<<<<
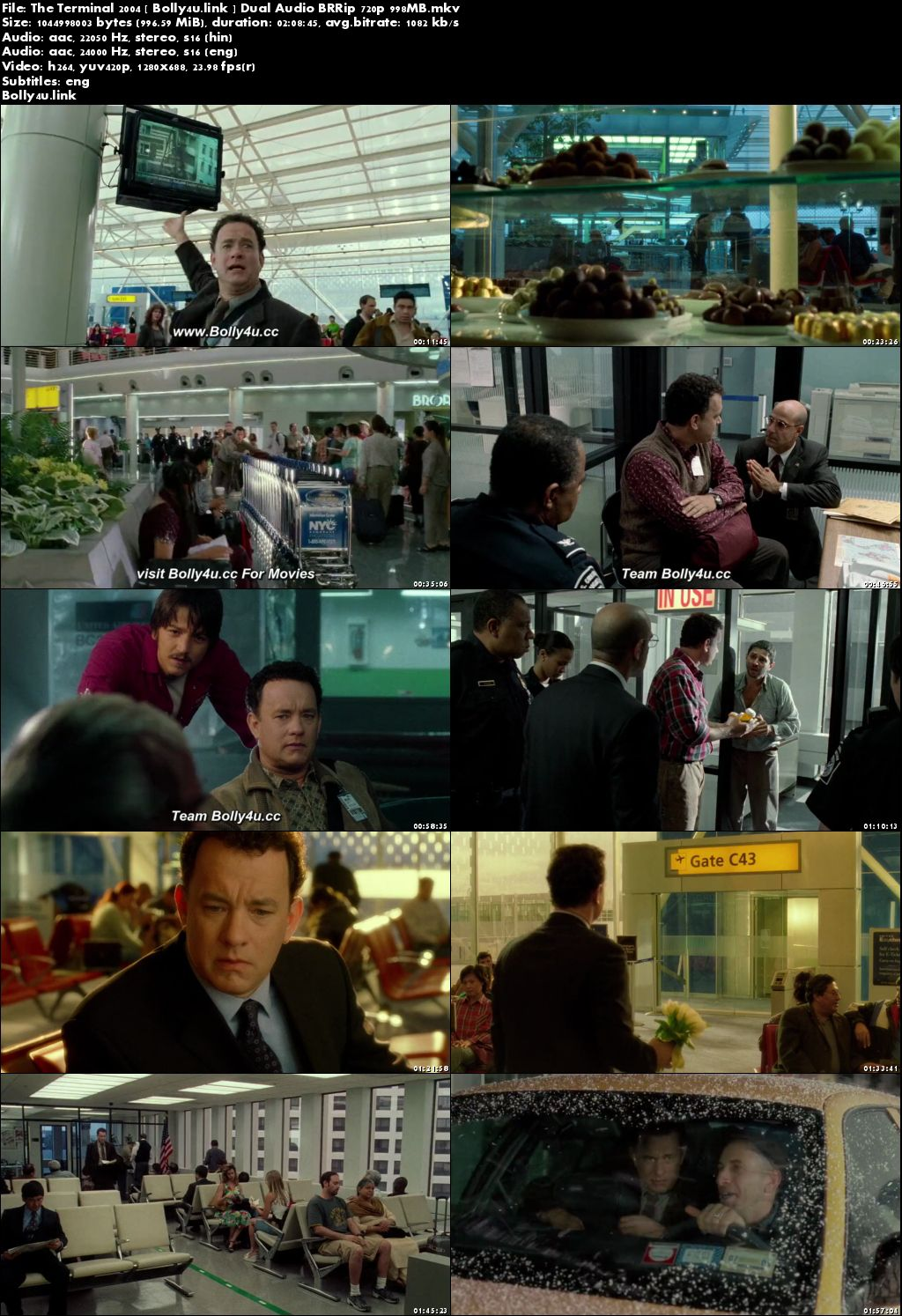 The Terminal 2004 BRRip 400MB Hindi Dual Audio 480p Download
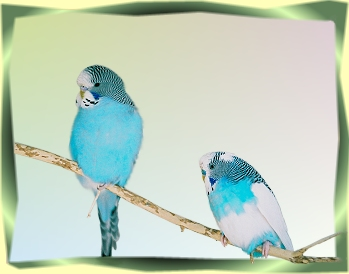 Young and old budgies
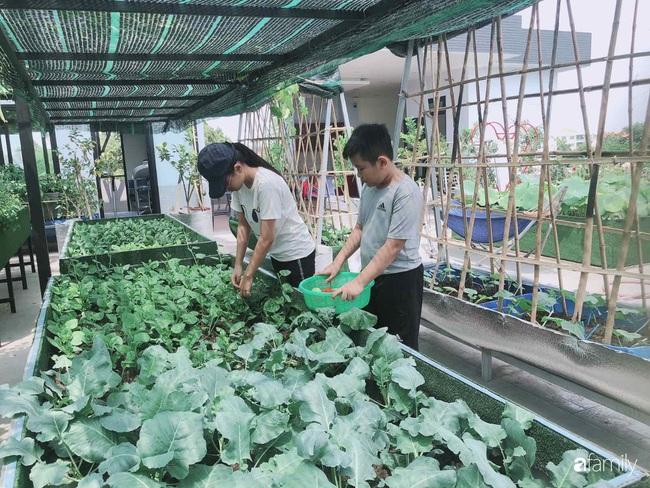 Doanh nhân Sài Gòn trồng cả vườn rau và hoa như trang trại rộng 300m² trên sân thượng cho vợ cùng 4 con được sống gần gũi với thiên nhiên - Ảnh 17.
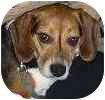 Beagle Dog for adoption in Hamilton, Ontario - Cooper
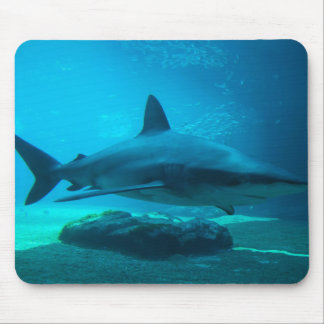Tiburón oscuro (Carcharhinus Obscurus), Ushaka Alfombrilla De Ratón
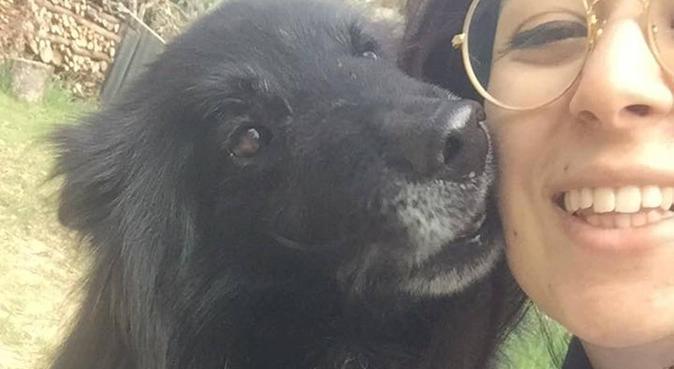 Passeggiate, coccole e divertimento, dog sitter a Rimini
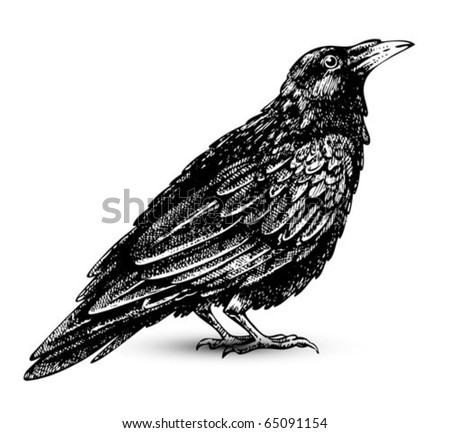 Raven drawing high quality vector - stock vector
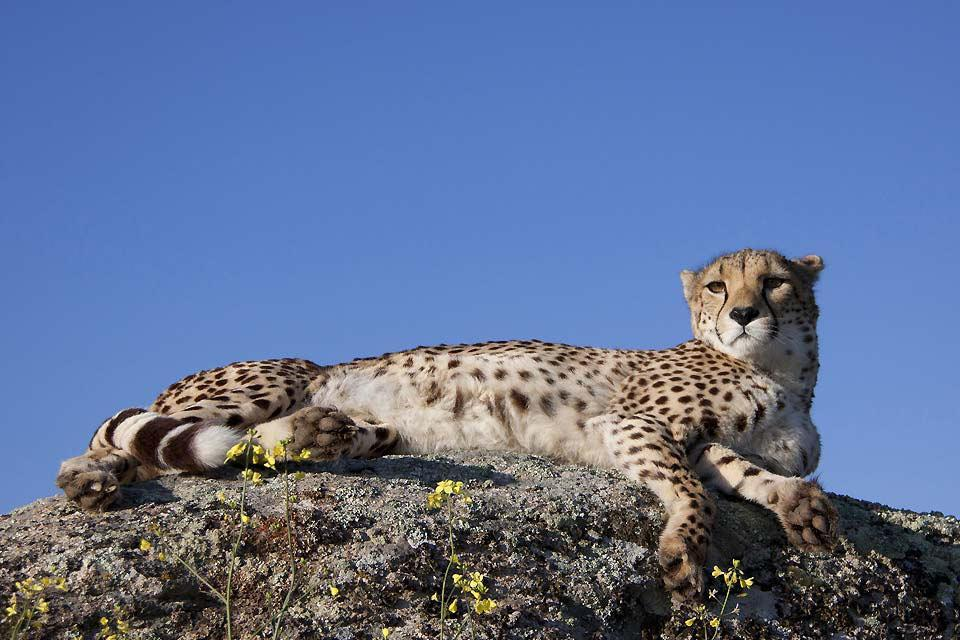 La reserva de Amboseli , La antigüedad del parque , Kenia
>>>>
◆ **TO DO**
Without including any pictures, repeat the records above exactly.

◆ **ANSWER BOX**
 The Terminal 2004 BRRip 400MB Hindi Dual Audio 480p Download
 Young and old budgies
 Doanh nhân Sài Gòn trồng cả vườn rau và hoa như trang trại rộng 300m² trên sân thượng cho vợ cùng 4 con được sống gần gũi với thiên nhiên - Ảnh 17.
 Beagle Dog for adoption in Hamilton, Ontario - Cooper
Tiburón oscuro (Carcharhinus Obscurus), Ushaka Alfombrilla De Ratón
 Passeggiate, coccole e divertimento, dog sitter a Rimini
 Raven drawing high quality vector - stock vector
 La reserva de Amboseli , La antigüedad del parque , Kenia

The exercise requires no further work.